Jaguars may be among the most elusive animals in the world, but it turns out that they aren't a bit camera shy.
Marcella Kelly, assistant wildlife professor at Virginia Tech, has spent the last couple of years capturing photos of these majestic cats in Central America and some of them apparently love hamming it up for the camera. The fact that the pictures are taken at night, with a flash mounted on an automated camera that lights up the forest, doesn't even seem to bother the jaguars.
"I get a number of photographs where the animal walks by the camera, and I get a picture of their side, and the next photograph is a picture of their face," she says. "So they've obviously come back to check it out."
Like all cats are supposed to be, they apparently are just curious.
Each jaguar has a very distinct pattern in its coat, so Kelly and her colleagues can tell instantly if the same cat keeps showing up.
"I photographed one of them about 40 times now," she says, and that's a bit surprising since these animals are normally so standoffish that they are rarely seen by humans. Kelly herself has only seen one in the wilds.
"We were driving out from our research station [the Las Cuevas Research Station in the Chiquibul Forest Reserve in Belize] when the driver yelled `jaguar,'" she recalls. "I looked up and there it was, just laying there in the middle of the road in broad daylight. He just got up and kind of looked over his shoulder as he walked off into the bushes. He didn't seem frightened or anything."

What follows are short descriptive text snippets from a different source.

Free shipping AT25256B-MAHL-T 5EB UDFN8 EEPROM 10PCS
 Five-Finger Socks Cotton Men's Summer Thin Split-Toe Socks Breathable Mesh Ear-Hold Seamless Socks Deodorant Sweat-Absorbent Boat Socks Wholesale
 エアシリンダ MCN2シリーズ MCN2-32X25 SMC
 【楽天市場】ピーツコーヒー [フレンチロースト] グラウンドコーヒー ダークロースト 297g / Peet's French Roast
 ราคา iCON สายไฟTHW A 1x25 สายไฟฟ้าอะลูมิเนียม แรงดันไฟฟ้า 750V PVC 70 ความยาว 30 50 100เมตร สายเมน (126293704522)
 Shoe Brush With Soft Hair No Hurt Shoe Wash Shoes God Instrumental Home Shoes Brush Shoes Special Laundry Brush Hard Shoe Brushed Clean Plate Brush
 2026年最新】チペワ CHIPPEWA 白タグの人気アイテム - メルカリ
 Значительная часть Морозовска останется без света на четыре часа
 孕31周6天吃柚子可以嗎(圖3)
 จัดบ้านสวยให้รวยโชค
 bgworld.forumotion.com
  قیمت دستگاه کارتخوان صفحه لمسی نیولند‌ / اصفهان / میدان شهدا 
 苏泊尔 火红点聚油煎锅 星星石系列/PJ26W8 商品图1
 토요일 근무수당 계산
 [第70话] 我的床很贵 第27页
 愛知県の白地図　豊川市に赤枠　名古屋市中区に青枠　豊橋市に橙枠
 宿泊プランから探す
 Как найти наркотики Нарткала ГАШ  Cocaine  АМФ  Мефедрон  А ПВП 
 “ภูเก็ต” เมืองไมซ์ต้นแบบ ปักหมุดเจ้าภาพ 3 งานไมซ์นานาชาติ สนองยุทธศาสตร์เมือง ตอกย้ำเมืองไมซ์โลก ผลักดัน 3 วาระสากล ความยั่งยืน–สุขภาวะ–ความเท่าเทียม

Of course, Kelly didn't literally hack her way through the dense forest, lugging what seemed at times like tons of photographic equipment, just to take a few snapshots. Her research, sponsored mainly by the Wildlife Conservation Society and other organizations, is part of an attempt to measure population densities of jaguars in the rain forests of Central America.
She hopes ultimately to fill in some of the enormous gaps in our understanding of these carnivores. There's precious little known about them aside from the name "jaguar," which comes from the Tupi-Guarani Indians of Amazonia, whose word "yaguara" means "a beast that kills with one bound," Kelly says.
"They are actually the largest cat in the Americas, and the least well known," she says.
And they avoid humans so carefully that about the only way to learn about them is by snooping with automated cameras. The cameras are triggered either by infrared radiation, like heat produced by a living creature, or a motion sensor. That allows the researchers to take pictures either in total darkness, or during daylight.
Two cameras are set up about every 3 square kilometers, and so far they have captured "tons" of photos of all sorts of wild animals, and hundreds of photos of jaguars. The early results suggest that jaguars number about one in every 10 square miles, and that indicates that the population of this endangered animal is robust in that protected area of Central America.
The Central American jaguar is smaller than its cousin in South America, with a large male weighing about 120 pounds, Kelly says. South American jaguars can weigh twice that.